La Palma airport suffers the effects of the volcano again
The current meteorological conditions have been declared "unfavourable conditions for air travel from the point of view of air quality" according to Pevolca last night because the height of the thermal inversion has decreased from 1,200 to 900 metres, and there is an increase in stability at low levels of the atmosphere to which is added the prevailing winds on the west coast which is affecting the operation of the La Palma airport.
Yesterday afternoon the ‘ash rain’ was especially intense in several locations on the island such as El Paso and Los Llanos de Aridane, and the forecasts have led Binter and CanaryFly to suspend all their flights to and from La Palma scheduled for today.

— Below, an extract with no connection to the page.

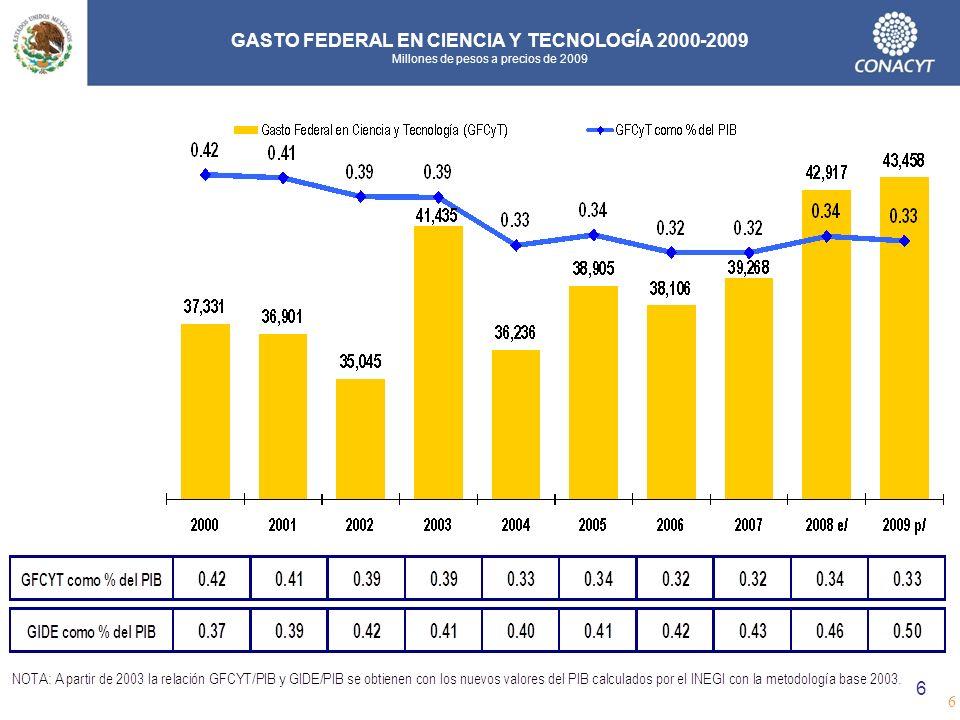 GASTO FEDERAL EN CIENCIA Y TECNOLOGÍA 2000-2009 Millones de pesos a precios de 2009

María José Blanco from the IGN explained that at higher levels (between 1,500 and 5,000 metres), the wind was expected to turn south-southwest and this will push the cloud of ash and sulphur dioxide in a southwesterly direction, northeast from the main eruption. “Therefore, the slopes most affected by the ash fall will be the eastern and northern slopes of the Island, and the foreseen arrangement of the ash cloud may also affect the operation La Palma Airport,” he said.

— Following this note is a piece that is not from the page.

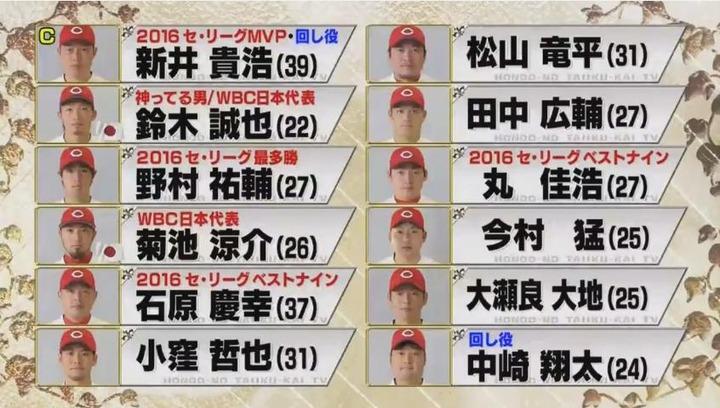 20170121炎の体育会TVカープ大縄跳び参戦47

The air quality surveillance network on the island has been reinforced with the addition of two new stations in Los Llanos and El Paso. In addition, certain pollutants indicative of air quality have been monitored, with special attention to sulphur dioxide at levels where it is breathed and particles smaller than 10 microns (PM10), the main pollutants emitted by the volcano.
In the meantime, TUI have cancelled any flights to La Palma for the next two weeks as a precautionary measure from Holland, Germany, and other European destinations.